● **WHAT YOU HAVE TO DO**
Count the lines in the entries below that contain the string "furthest". Case matters; reply with the number alone.

● **TASK INPUT**
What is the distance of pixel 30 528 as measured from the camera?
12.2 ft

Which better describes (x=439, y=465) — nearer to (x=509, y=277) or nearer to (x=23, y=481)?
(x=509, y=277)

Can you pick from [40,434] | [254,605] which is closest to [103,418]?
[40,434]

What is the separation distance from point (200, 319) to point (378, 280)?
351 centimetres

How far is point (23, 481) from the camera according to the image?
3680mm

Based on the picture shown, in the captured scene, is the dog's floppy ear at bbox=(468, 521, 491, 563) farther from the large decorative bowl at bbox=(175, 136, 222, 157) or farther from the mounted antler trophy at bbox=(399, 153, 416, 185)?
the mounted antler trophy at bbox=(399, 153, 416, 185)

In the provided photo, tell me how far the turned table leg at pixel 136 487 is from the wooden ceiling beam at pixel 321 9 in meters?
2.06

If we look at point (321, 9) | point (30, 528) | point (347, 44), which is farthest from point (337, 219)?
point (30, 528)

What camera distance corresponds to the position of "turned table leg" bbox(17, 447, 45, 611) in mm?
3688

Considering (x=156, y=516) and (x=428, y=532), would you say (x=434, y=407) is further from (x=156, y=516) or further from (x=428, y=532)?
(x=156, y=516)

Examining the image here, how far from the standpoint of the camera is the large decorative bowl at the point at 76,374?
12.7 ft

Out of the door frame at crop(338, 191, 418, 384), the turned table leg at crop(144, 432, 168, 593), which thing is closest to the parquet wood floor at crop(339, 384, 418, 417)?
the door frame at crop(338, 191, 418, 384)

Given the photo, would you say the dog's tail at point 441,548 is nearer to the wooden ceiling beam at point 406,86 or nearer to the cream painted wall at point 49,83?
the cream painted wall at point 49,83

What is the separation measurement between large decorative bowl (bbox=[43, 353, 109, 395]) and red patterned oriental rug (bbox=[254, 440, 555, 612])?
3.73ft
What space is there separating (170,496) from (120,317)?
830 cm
* * *
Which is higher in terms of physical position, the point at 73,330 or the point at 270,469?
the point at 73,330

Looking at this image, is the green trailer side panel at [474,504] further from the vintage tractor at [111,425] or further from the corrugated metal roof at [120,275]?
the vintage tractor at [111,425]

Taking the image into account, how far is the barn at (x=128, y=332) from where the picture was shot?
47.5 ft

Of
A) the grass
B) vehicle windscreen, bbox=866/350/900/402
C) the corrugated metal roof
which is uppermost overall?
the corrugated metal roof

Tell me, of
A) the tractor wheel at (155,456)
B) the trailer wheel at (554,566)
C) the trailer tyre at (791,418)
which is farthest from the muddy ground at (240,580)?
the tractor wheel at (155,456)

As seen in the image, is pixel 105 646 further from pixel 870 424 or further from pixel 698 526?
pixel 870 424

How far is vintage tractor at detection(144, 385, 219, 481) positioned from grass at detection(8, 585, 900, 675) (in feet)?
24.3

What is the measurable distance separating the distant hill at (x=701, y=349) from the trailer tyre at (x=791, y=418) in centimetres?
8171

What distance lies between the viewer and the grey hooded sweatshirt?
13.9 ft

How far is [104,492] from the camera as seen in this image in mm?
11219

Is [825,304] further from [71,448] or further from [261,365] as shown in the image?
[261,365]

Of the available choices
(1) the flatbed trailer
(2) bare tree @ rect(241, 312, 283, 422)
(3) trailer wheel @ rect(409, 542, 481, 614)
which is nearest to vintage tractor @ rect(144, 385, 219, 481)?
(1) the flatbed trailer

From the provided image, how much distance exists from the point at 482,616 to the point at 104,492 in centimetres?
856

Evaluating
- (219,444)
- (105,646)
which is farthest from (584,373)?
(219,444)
--
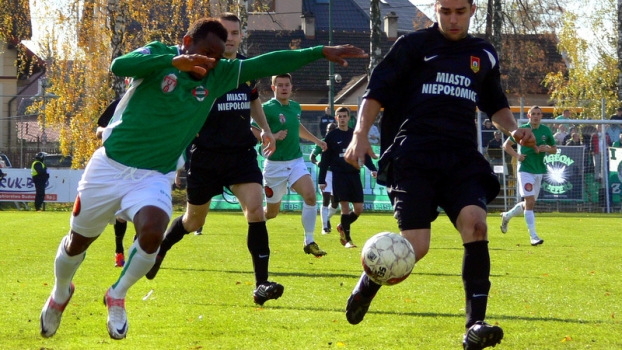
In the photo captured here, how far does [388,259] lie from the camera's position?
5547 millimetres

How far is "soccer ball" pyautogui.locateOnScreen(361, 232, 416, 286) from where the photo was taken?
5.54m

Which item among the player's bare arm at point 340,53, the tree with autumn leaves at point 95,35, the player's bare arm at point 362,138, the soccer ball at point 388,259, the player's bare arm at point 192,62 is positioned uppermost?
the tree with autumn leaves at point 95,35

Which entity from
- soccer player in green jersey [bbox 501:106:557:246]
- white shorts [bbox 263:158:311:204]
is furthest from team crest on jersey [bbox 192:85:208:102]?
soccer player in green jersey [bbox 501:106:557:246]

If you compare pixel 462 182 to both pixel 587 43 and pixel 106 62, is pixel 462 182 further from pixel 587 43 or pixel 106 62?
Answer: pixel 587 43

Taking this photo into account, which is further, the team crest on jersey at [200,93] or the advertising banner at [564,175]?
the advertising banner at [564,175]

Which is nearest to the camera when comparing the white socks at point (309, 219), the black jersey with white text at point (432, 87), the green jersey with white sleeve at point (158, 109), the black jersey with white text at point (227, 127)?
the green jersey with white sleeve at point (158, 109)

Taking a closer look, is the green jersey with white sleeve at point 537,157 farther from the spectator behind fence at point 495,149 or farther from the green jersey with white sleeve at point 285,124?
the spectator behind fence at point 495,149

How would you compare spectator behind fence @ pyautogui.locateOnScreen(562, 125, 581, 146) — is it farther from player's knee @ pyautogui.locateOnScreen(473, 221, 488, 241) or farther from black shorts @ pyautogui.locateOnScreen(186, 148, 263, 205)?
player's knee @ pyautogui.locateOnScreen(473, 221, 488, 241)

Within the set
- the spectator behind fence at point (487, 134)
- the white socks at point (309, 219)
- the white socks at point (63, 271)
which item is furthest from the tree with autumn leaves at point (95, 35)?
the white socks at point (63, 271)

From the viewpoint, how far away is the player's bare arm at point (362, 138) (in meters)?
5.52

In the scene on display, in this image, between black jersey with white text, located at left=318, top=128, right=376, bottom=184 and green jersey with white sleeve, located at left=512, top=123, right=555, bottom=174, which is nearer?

● **SOLUTION BELOW**
2